Version: Oracle Database 19c Enterprise Edition

Viewed 100+ times

You Asked

Dear Colleagues,

I have come across a problem when ranking regression slopes over a database link.

I have a table containing dates and file volumes for downloads from several sources. I want to make a Top N for the sources most growing in their volumes. For this, I calculate slopes for all the sources using regr_slope() function and then rank the slopes using row_number() over (order by slope desc nulls last) as rn_top.
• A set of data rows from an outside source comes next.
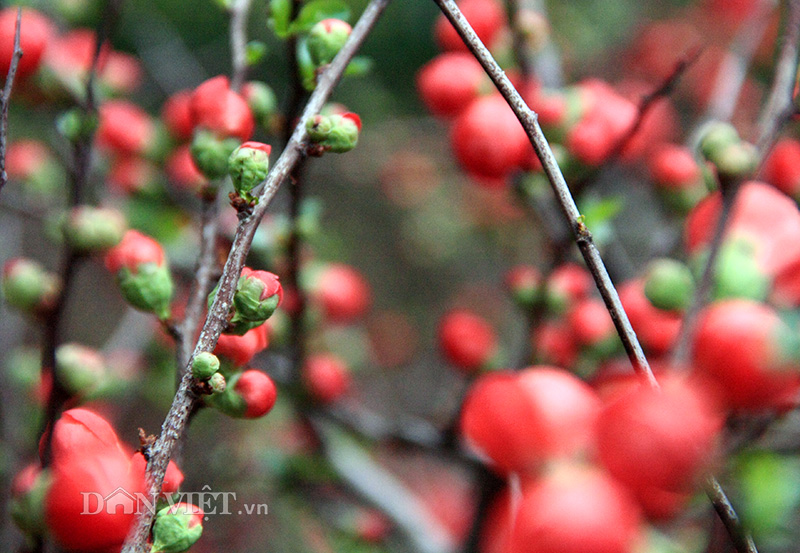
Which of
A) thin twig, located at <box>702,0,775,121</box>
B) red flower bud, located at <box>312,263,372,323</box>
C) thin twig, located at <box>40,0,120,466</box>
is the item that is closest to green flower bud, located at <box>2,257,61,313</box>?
thin twig, located at <box>40,0,120,466</box>

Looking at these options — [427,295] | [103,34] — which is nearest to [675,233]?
[103,34]

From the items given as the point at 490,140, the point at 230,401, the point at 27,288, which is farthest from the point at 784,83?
the point at 27,288

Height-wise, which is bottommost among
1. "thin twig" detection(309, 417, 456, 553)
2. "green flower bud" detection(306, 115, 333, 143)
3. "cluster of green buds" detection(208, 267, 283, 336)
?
"thin twig" detection(309, 417, 456, 553)

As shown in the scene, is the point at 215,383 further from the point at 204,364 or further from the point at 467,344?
the point at 467,344

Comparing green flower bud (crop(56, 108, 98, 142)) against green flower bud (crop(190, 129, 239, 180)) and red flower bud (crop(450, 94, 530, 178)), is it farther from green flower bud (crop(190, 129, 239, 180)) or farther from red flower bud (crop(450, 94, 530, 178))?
red flower bud (crop(450, 94, 530, 178))

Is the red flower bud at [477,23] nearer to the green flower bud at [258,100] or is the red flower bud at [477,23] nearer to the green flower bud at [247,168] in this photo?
the green flower bud at [258,100]

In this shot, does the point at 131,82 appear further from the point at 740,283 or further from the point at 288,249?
the point at 740,283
Then I want to select rows where rn_top <= :n.

The results of the query obtained over a database link differ from the results obtained locally: locally obtained results are correct, remote ones demonstrate strange behavior. Regression is correct, ranking is correct; select * from (…ranking…) is NOT correct even without any “where” condition – the slopes are correct, but their ranking is not.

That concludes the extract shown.